Q: How did that not work out? How did that end?A: A couple injuries at the wrong time and there's always somebody bigger, better, faster coming up. I just happened to fall into one of those circumstances.
Q: So last year when the Bengals drafted Gresham you went to Denver? Is that how it worked out?A: I actually played the first seven games with Cincinnati and then got released and sat for four weeks and then I finished the year with Denver and then I started camp with Denver. Then, in the whole chaos of after-lockout free agency I got released and then here I am.
Q: So is this kind of a fresh start here?A: Yeah, I think it's a breath of fresh air to come in and have a total clean slate to actually come in and be able to fight to be a starter and to really make a big opportunity for myself.
T James Brewer
** Q: …you got carted off?
A: That was more of a precautionary measurement. I think it was pretty much normal at first and they wanted to further exam.
Q: Did it frighten you right away? Did you think maybe …
A: No, because I've had sprains and stuff before so I kind of know the symptoms that come with that as it happens. It was just really sore.
Q: So individual drills today?
A: Yeah. It's individual plus, so pretty much if I feel good, I'll do more. If it hurts, then we'll cut it back. Right now, I'm pretty much full-go.
Q: Do you know what the percentage chance is that you will play in the game? If you're not going to, and you're told you can't play, does that hurt you?
A: For the first part, as far as I know, if I do get to go I should be good to go for Saturday. If I can't play, it definitely would hurt just not getting that experience.
Q: We talked a lot about how the rookie class is behind without having the off-season program. How tough has it been these first couple weeks trying to get back into everything off the fly?
A: I think the biggest thing is always just come to play. It's the biggest jump from college to the professional level of learning this game and stuff like that. Physically, I was ready. I had been working out so I was in shape when I got here. The biggest thing is just missing the OTAs and getting the chance to learn the offense before I got in here and having to learn, as you said, on the fly.
Q: How much did you get teased for going off in the cart?
A: No, I mean I caught some flak from some of the guys, but I think they were mostly concerned with if I was ok or not.
Q: Did they take you for x-rays?
Q: Did you step wrong?
A: It was during a play. His knee came down my way and just hit really hard.
Q: What is the intensity like as far as being with the coaches and having information thrown at you?

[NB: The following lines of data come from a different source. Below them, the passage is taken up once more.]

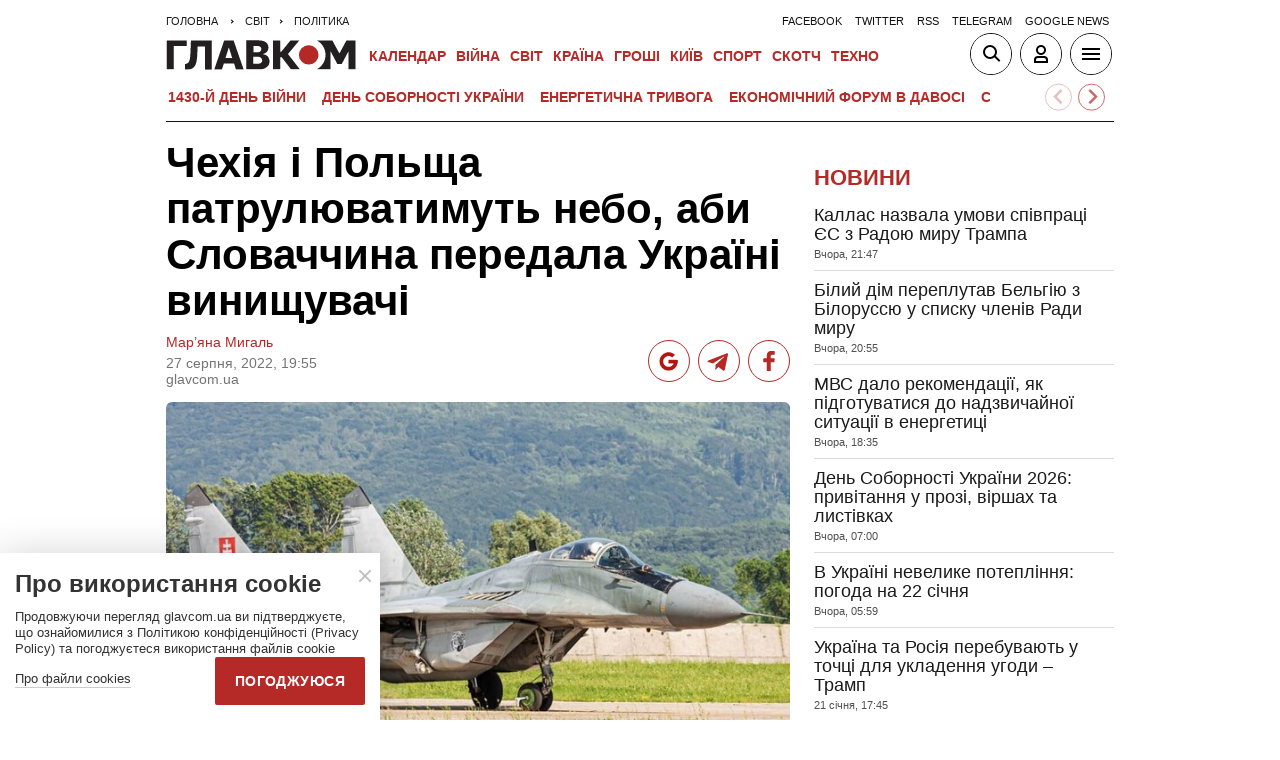

--- FILE ---
content_type: text/html; charset=utf-8
request_url: https://www.google.com/recaptcha/api2/aframe
body_size: 265
content:
<!DOCTYPE HTML><html><head><meta http-equiv="content-type" content="text/html; charset=UTF-8"></head><body><script nonce="8cSlatKRyrdldrN7IZL-Gw">/** Anti-fraud and anti-abuse applications only. See google.com/recaptcha */ try{var clients={'sodar':'https://pagead2.googlesyndication.com/pagead/sodar?'};window.addEventListener("message",function(a){try{if(a.source===window.parent){var b=JSON.parse(a.data);var c=clients[b['id']];if(c){var d=document.createElement('img');d.src=c+b['params']+'&rc='+(localStorage.getItem("rc::a")?sessionStorage.getItem("rc::b"):"");window.document.body.appendChild(d);sessionStorage.setItem("rc::e",parseInt(sessionStorage.getItem("rc::e")||0)+1);localStorage.setItem("rc::h",'1769143447713');}}}catch(b){}});window.parent.postMessage("_grecaptcha_ready", "*");}catch(b){}</script></body></html>

--- FILE ---
content_type: application/x-javascript; charset=utf-8
request_url: https://servicer.idealmedia.io/1607451/1?cmpreason=wvz&sessionId=6972fc98-01afd&sessionPage=1&sessionNumberWeek=1&sessionNumber=1&cpicon=1&scale_metric_1=64.00&scale_metric_2=256.00&scale_metric_3=100.00&cbuster=1769143448433173054111&pvid=ec53c60c-6dde-43e8-90bd-a4d82d60f7dc&implVersion=17&lct=1768241400&mp4=1&ap=1&consentStrLen=0&wlid=5039004c-6aca-4242-81c2-27e2250ae2e0&pageview_widget_list=1607451&uniqId=023eb&niet=4g&nisd=false&jsp=head&evt=%5B%7B%22event%22%3A1%2C%22methods%22%3A%5B1%2C2%5D%7D%2C%7B%22event%22%3A2%2C%22methods%22%3A%5B1%2C2%5D%7D%5D&pv=5&jsv=es6&dpr=1&hashCommit=a2dd5561&apt=2022-08-27T19%3A55%3A00%2B03%3A00&tfre=2941&w=1&h=1&tl=150&tlp=1&sz=1x1&szp=1&szl=1&cxurl=https%3A%2F%2Fglavcom.ua%2Fworld%2Fworld-politics%2Fchekhija-i-polshcha-patruljuvatimut-nebo-abi-slovachchini-peredala-ukrajini-vinishchuvachi-871220.html&ref=&lu=https%3A%2F%2Fglavcom.ua%2Fworld%2Fworld-politics%2Fchekhija-i-polshcha-patruljuvatimut-nebo-abi-slovachchini-peredala-ukrajini-vinishchuvachi-871220.html
body_size: 812
content:
var _mgq=_mgq||[];
_mgq.push(["IdealmediaLoadGoods1607451_023eb",[
["tsn.ua","11964643","1","47-річна Оля Полякова блиснула голими сідницями на пляжі","Іменинниця викликала фурор серед своїх зіркових друзів","0","","","","PfIaV5XRd0d6QdgkWttIMLGgmiIrf6o67fL-5kqAdN0wTJzDlndJxZG2sYQLxm7SJP9NESf5a0MfIieRFDqB_LARROS38bjlxhGTWwwNAm-rxrPtZkhILFTJ3rCi_8SC",{"i":"https://s-img.idealmedia.io/n/11964643/45x45/0x107x1080x1080/aHR0cDovL2ltZ2hvc3RzLmNvbS90LzIwMjYtMDEvNTA5MTUzLzA4ODUxYzdiYjgyZGQ2YjQ4YzFiOTUwM2JmZTkzZjgxLmpwZWc.webp?v=1769143448-hWVghbJCMEqbhr9FUFxv832KJASQIs-eqz9PSPn1-Ec","l":"https://clck.idealmedia.io/pnews/11964643/i/1301275/pp/1/1?h=PfIaV5XRd0d6QdgkWttIMLGgmiIrf6o67fL-5kqAdN0wTJzDlndJxZG2sYQLxm7SJP9NESf5a0MfIieRFDqB_LARROS38bjlxhGTWwwNAm-rxrPtZkhILFTJ3rCi_8SC&utm_campaign=glavcom.ua&utm_source=glavcom.ua&utm_medium=referral&rid=2789995d-f816-11f0-90f4-d404e6f98490&tt=Direct&att=3&afrd=296&iv=17&ct=1&gdprApplies=0&muid=q0m85pwpcRIk&st=-300&mp4=1&h2=RGCnD2pppFaSHdacZpvmnpoHBllxjckHXwaK_zdVZw73Uq9CZQIGhHBl6Galy7GAzk0Q-FXdikxSFOweJdXOMw**","adc":[],"sdl":0,"dl":"","category":"Шоу-бизнес","dbbr":0,"bbrt":0,"type":"e","media-type":"static","clicktrackers":[],"cta":"Читати далі","cdt":"","tri":"2789de32-f816-11f0-90f4-d404e6f98490","crid":"11964643"}],],
{"awc":{},"dt":"desktop","ts":"","tt":"Direct","isBot":1,"h2":"RGCnD2pppFaSHdacZpvmnpoHBllxjckHXwaK_zdVZw73Uq9CZQIGhHBl6Galy7GAzk0Q-FXdikxSFOweJdXOMw**","ats":0,"rid":"2789995d-f816-11f0-90f4-d404e6f98490","pvid":"ec53c60c-6dde-43e8-90bd-a4d82d60f7dc","iv":17,"brid":32,"muidn":"q0m85pwpcRIk","dnt":2,"cv":2,"afrd":296,"consent":true,"adv_src_id":12501}]);
_mgqp();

A: At first it's kind of overwhelming, because there is so much that you have to learn and there are so many concepts that you've never heard before. Honestly, I feel--ten days into camp—I feel pretty well. Today we were talking in the locker room about how the number of missed assignments has climbed down drastically from practice one to Monday's practice.
Q: Can you tell that they're scaling things back?
A: No, definitely not. We're getting put into everything. At first, we were putting in what felt like twenty plays a day, I thought. Now it's toned down. For the most part, we have the majority of our plays installed and we focus more on those.